=== TASK INSTRUCTIONS ===
Copy out the entries verbatim, starting at the line that contains "How distantly placed" and ending with the last line of the entries.
━━━ RECORDS FOR THIS EXERCISE ━━━
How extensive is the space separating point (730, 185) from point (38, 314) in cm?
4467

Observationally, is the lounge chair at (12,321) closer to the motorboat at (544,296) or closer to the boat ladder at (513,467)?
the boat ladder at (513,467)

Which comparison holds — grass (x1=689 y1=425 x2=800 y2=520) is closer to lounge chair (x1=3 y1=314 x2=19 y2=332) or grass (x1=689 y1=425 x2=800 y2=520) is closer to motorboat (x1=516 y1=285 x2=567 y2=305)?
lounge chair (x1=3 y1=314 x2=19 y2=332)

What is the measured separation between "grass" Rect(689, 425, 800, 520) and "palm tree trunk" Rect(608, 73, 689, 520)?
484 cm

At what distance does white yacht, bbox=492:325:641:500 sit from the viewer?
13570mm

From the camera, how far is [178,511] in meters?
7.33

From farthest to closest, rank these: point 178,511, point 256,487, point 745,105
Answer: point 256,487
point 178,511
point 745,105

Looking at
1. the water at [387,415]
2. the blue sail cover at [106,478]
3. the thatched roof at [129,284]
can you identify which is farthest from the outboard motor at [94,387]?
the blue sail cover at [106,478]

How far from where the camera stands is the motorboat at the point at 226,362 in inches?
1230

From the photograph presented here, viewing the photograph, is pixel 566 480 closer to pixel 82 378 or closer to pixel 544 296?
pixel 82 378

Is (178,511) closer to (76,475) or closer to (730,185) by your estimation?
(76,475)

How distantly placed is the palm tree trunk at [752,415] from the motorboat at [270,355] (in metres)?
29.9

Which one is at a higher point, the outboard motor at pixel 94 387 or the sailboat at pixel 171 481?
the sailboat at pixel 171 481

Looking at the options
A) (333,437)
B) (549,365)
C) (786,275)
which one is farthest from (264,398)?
━━━
=== RESULT OF THIS EXERCISE ===
How distantly placed is the palm tree trunk at [752,415] from the motorboat at [270,355] (in metres)?
29.9

Which one is at a higher point, the outboard motor at pixel 94 387 or the sailboat at pixel 171 481?
the sailboat at pixel 171 481

Looking at the options
A) (333,437)
B) (549,365)
C) (786,275)
which one is farthest from (264,398)?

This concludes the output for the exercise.